Quercus (oak) is a dominant genus in many forest ecosystems across the United States that contribute vital ecosystem services through water and nutrient cycling. The recent decline of Quercus, largely due to fire suppression and forest mesophication, has the potential to alter forest hydrological and biogeochemical cycling. Given the prevalence, persistence, and diversity of Quercus crowns in forest ecosystems, it is likely that this species strongly mediates nutrient cycling when present. The objective of this study was to (1) quantify canopy-derived nutrients contributed to forest ecosystems and (2) determine interspecific temporal distribution of Quercus leaf fall in a Quercus-Carya forest in Mississippi. Beginning in Fall 2014, throughfall quantity and chemistry were sampled during individual storm events under four Quercus species and two non-Quercus (Carya) species. During Fall 2014 and 2015, canopy litterfall was collected weekly to quantify changes in leaf area index (LAI) and timing of species-specific leaf fall rates. After leaf fall, leaf litter was sampled weekly from the forest floor to quantify biogeochemical changes in the litter layer.
Results/Conclusions
Throughfall volumetric flux was altered by seasonal changes in vegetative cover rather than interspecific differences between species. Ion concentrations were generally higher during the growing season.
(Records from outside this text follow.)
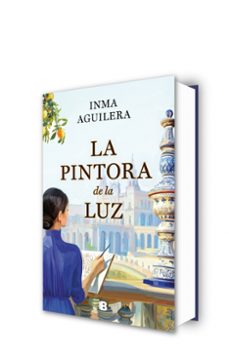 la pintora de la luz-inma aguilera-9788466681278
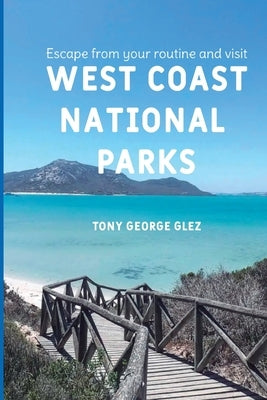 Escape Your Routine and Visit the Most Popular West Coast National Parks by Glez, Tony George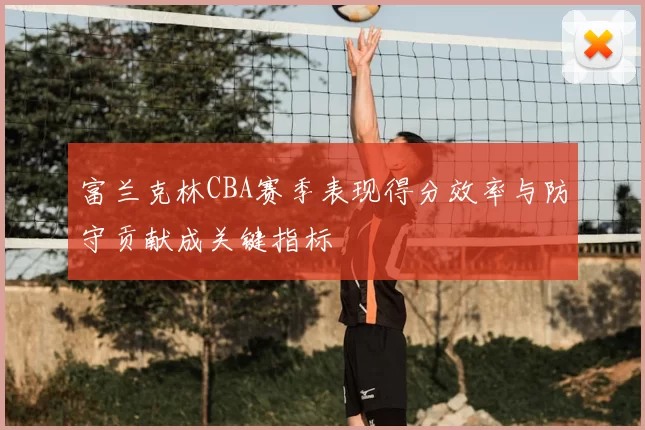 富兰克林CBA赛季表现得分效率与防守贡献成关键指标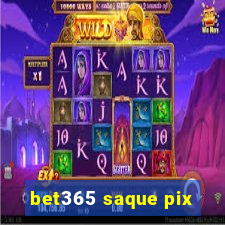 bet365 saque pix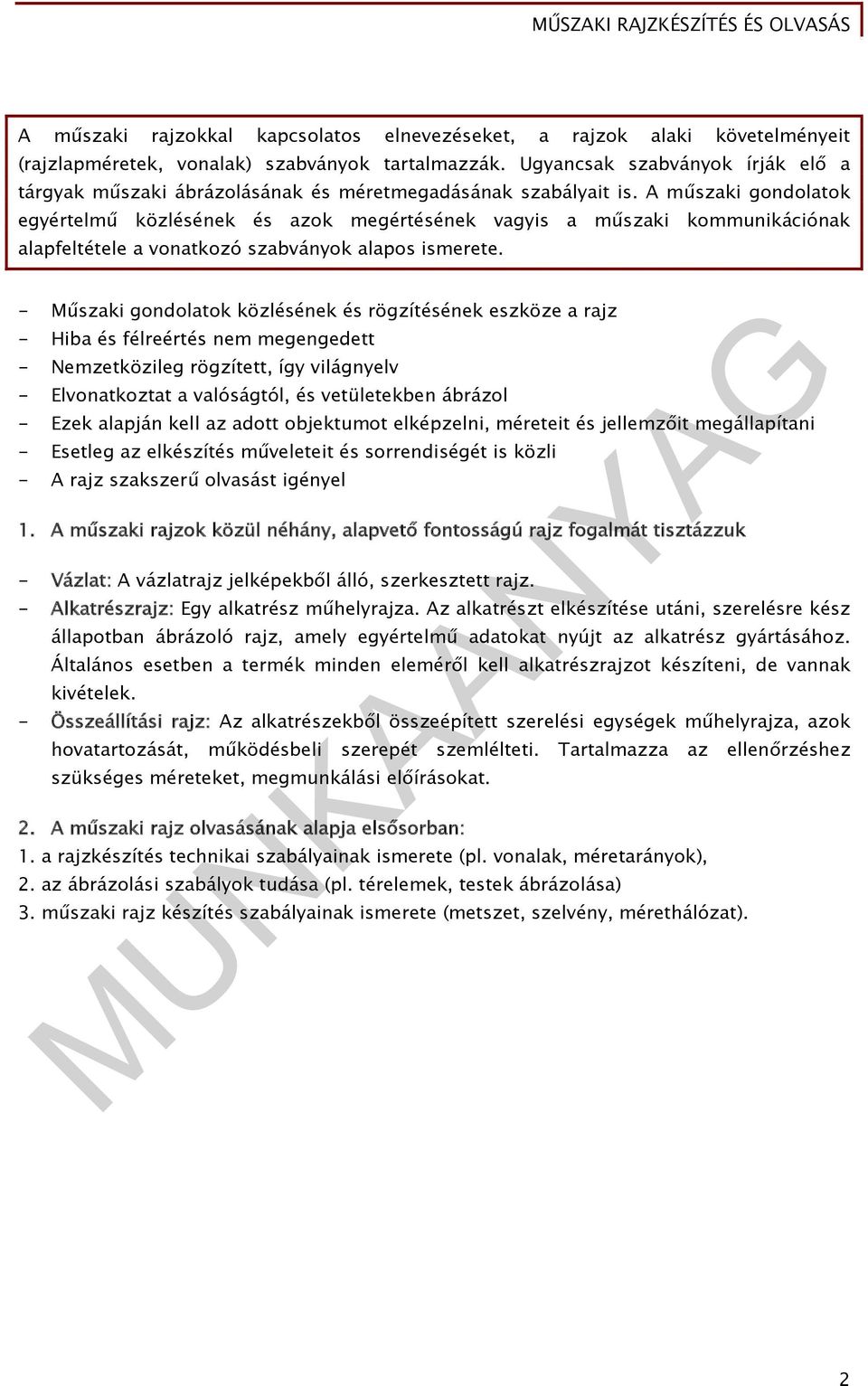 A műszaki gondolatok egyértelmű közlésének és azok megértésének vagyis a műszaki kommunikációnak alapfeltétele a vonatkozó szabványok alapos ismerete.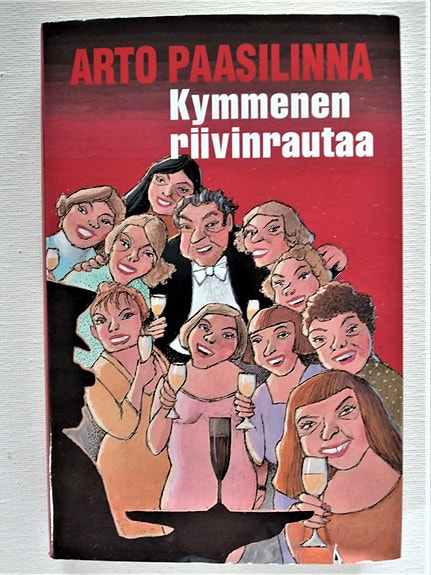 Kymmenen riivinrautaa Arto Paasilinna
Throughfall ion and dissolved organic carbon (DOC) concentrations were significantly higher than precipitation suggesting the importance of deciduous foliage in modifying precipitation chemistry. Slower leaf loss in Quercus species has the potential to increase ion concentrations during leaf fall. Higher C:N ratios and slower decay rates in Quercus litter indicate a slower nutrient release throughout the dormant and growing seasons. The results of this study indicate Quercus as an important contributor to forest hydrology and nutrient cycling. Further investigation should be done to reveal the ecological significance of Quercus to forest health.